Delivers precise, contextually relevant summaries for conversation transcripts. See [Model Benchmarks](#model-benchmarks) for latency and accuracy metrics.

### Cost-Effective

For Enterprise Tier customers, XO GPT eliminates commercial model usage costs. Example comparison (250 input tokens/conversation, 1,000 daily summaries, 120 tokens/summary):

| Model       | Input \$/MTok | Output \$/MTok | Input \$/Year | Output \$/Year | Total \$/Year |
| ----------- | ------------- | -------------- | ------------- | -------------- | ------------- |
| GPT-4 Turbo | \$30          | \$60           | \$2,738       | \$2,628        | \$5,366       |
| GPT-4       | \$10          | \$30           | \$913         | \$1,314        | \$2,227       |
| GPT-4o Mini | \$0.15        | \$0.60         | \$13.69       | \$26.28        | \$39.97       |

### Enhanced Security

No client or user data is used for model retraining.

**Guardrails:** Content moderation, behavioral guidelines, response oversight, input validation, and usage controls.

**AI Safety:** Ethical guidelines, bias monitoring, transparency, and continuous improvement.

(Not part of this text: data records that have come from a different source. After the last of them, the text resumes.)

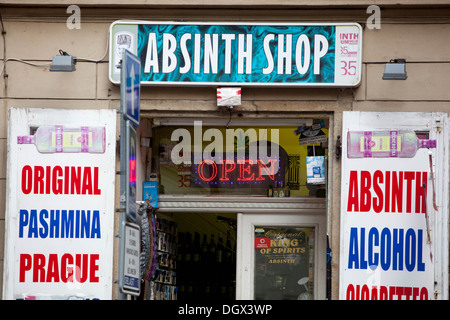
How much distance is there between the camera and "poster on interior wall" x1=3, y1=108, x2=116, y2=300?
384 inches

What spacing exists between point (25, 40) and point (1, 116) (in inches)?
37.1

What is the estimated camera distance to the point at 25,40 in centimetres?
1009

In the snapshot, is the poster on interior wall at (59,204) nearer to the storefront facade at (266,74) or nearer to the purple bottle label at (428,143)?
the storefront facade at (266,74)

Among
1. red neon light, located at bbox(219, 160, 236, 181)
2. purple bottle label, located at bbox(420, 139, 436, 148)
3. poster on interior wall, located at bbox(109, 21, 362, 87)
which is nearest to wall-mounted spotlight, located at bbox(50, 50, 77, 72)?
poster on interior wall, located at bbox(109, 21, 362, 87)

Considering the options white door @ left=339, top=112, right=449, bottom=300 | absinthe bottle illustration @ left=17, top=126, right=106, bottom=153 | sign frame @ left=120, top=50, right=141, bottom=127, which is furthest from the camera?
absinthe bottle illustration @ left=17, top=126, right=106, bottom=153

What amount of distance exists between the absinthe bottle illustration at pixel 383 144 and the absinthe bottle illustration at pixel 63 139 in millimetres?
2881

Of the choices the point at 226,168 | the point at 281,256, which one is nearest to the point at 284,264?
the point at 281,256

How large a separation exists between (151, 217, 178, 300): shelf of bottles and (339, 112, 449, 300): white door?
8.58 ft

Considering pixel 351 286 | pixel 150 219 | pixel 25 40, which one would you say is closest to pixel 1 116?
pixel 25 40

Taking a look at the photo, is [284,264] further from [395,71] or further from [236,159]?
[395,71]

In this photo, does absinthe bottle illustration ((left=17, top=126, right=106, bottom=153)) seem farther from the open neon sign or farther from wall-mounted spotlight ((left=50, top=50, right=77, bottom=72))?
the open neon sign

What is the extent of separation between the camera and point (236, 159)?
10938mm

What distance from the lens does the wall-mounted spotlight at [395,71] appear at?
953 centimetres

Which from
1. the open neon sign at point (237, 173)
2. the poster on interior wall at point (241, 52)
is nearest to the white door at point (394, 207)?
the poster on interior wall at point (241, 52)
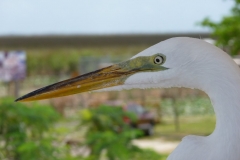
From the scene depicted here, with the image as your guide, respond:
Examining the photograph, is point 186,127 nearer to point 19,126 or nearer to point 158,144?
point 158,144

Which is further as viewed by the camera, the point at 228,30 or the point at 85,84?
the point at 228,30

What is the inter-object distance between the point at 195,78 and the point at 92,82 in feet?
0.49

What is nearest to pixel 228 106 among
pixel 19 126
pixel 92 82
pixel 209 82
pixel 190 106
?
pixel 209 82

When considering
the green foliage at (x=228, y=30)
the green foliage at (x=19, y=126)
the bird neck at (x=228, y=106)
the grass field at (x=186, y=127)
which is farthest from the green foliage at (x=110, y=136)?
the grass field at (x=186, y=127)

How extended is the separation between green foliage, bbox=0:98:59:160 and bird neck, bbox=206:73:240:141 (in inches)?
55.6

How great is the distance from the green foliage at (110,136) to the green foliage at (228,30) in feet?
2.65

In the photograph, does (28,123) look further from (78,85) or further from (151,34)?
(78,85)

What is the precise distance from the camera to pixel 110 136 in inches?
74.9

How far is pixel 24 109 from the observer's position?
1.95 meters

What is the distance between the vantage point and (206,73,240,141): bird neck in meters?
0.49

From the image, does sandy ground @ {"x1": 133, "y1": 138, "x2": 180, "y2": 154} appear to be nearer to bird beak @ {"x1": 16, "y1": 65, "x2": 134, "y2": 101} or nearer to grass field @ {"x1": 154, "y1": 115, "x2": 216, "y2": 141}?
grass field @ {"x1": 154, "y1": 115, "x2": 216, "y2": 141}

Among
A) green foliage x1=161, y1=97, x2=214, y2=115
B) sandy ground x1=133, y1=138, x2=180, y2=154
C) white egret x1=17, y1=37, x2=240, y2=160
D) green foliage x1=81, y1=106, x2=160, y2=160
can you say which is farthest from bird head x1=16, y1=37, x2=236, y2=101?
green foliage x1=161, y1=97, x2=214, y2=115

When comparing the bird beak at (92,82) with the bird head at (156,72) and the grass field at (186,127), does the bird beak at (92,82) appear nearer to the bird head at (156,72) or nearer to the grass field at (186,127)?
the bird head at (156,72)

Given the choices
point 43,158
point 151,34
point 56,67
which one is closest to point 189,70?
point 43,158
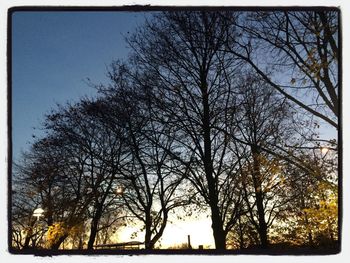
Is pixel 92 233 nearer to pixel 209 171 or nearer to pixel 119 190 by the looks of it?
pixel 119 190

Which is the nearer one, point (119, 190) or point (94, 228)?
point (94, 228)

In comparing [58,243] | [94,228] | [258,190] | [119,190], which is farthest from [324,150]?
[58,243]

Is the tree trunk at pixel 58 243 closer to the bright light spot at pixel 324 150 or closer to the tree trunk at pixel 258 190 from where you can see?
the tree trunk at pixel 258 190

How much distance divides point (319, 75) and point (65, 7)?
180 cm

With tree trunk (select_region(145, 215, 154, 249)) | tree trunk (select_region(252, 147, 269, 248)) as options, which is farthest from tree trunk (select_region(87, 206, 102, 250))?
tree trunk (select_region(252, 147, 269, 248))

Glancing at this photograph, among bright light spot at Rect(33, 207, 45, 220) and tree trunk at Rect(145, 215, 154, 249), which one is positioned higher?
bright light spot at Rect(33, 207, 45, 220)

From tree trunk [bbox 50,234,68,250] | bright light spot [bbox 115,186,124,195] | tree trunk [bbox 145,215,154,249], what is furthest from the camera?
bright light spot [bbox 115,186,124,195]

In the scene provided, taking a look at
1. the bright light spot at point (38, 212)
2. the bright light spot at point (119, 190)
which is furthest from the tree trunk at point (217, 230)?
Result: the bright light spot at point (38, 212)

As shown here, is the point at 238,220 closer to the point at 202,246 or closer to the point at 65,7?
the point at 202,246

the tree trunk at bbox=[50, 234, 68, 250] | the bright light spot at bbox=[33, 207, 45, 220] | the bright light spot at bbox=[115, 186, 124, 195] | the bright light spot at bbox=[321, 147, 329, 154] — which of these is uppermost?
the bright light spot at bbox=[321, 147, 329, 154]

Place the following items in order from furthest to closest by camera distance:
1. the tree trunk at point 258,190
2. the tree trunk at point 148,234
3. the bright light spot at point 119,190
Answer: the tree trunk at point 258,190 < the bright light spot at point 119,190 < the tree trunk at point 148,234

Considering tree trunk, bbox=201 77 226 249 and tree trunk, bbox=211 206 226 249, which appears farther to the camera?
tree trunk, bbox=201 77 226 249

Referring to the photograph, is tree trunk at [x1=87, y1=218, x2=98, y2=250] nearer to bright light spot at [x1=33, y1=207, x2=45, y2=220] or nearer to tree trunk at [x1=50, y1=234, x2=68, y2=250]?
tree trunk at [x1=50, y1=234, x2=68, y2=250]
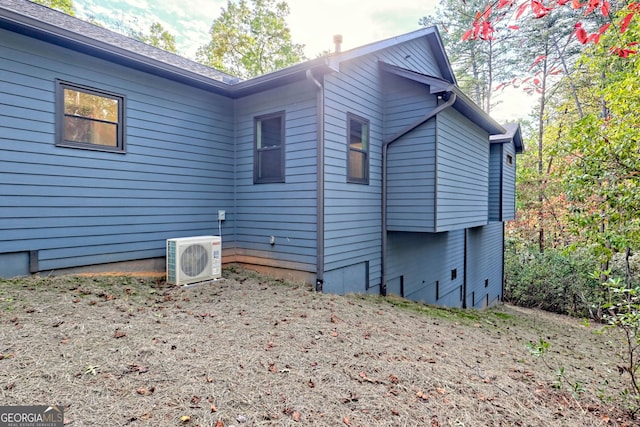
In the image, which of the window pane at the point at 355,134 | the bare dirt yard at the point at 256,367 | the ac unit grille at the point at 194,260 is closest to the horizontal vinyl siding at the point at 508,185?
the window pane at the point at 355,134

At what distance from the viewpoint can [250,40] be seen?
62.6ft

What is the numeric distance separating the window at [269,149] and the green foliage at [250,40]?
14.0m

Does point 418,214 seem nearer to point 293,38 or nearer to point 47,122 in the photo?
point 47,122

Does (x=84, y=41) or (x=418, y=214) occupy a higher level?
(x=84, y=41)

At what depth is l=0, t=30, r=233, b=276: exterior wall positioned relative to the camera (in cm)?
434

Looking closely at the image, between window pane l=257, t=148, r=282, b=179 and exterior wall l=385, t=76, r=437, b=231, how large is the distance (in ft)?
7.62

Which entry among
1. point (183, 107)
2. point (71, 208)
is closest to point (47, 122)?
point (71, 208)

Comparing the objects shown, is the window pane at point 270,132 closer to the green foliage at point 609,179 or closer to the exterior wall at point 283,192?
the exterior wall at point 283,192

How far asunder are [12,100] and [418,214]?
21.2 ft

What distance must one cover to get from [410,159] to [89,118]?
5543 millimetres

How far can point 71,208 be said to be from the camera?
4820 millimetres

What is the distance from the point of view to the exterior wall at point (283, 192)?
229 inches

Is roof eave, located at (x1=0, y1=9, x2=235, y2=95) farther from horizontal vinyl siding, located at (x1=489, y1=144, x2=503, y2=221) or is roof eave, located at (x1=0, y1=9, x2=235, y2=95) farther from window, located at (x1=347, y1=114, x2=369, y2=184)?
horizontal vinyl siding, located at (x1=489, y1=144, x2=503, y2=221)

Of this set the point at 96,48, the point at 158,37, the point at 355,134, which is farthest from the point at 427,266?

<Note> Performance, features, and language support may vary by implementation. Test thoroughly in your environment before production use. </Note>

***

## Use Cases

| Domain               | Use Case                                                                                          |
| -------------------- | ------------------------------------------------------------------------------------------------- |
| Healthcare           | Summarize patient inquiries about symptoms, medications, and follow-up instructions.              |
| Banking              | Summarize conversations about account issues, transaction disputes, or loan applications.         |
| E-commerce           | Summarize inquiries about product availability, order status, returns, and refunds.               |
| Insurance            | Summarize policyholder interactions about claims, policy updates, and coverage questions.         |
| IT Support           | Summarize troubleshooting steps, error reports, and resolutions for technical issues.             |
| Telecommunications   | Summarize complaints and service requests about network issues, billing errors, and plan changes. |
| Travel & Hospitality | Summarize queries about booking modifications, cancellations, and special requests.               |
| Retail               | Summarize interactions about store policies, promotions, and product exchanges.                   |
| Education            | Summarize inquiries about course enrollments, schedules, and academic records.                    |
| Utilities            | Summarize communications about service outages, bill inquiries, and usage reports.                |

***

## Sample Output

**Conversation:**

```
App: Hello! How can I help you today?
Customer: I need to check the status of my order.
App: Sure! Please provide your order reference number.
Customer: It's 12345-67890.
[Identity verified; order confirmed shipping within 48 hours]
Customer: Yes, I want to speak with an agent.
Agent: Hi, this is John from XYZ Support. How can I assist you today?
Customer: I wanted to confirm the shipping address on my order.
Agent: The address on file is 123 Elm Street, Springfield, IL.
Customer: That's correct. Thanks!
```

**Generated Summary:**

> The customer contacted support to check the status of their order. The AI Agent verified the customer's identity and informed them their order would ship within 48 hours. The customer then requested to speak with an agent to verify their shipping address. The agent confirmed the address on file was correct. The conversation ended with the customer satisfied.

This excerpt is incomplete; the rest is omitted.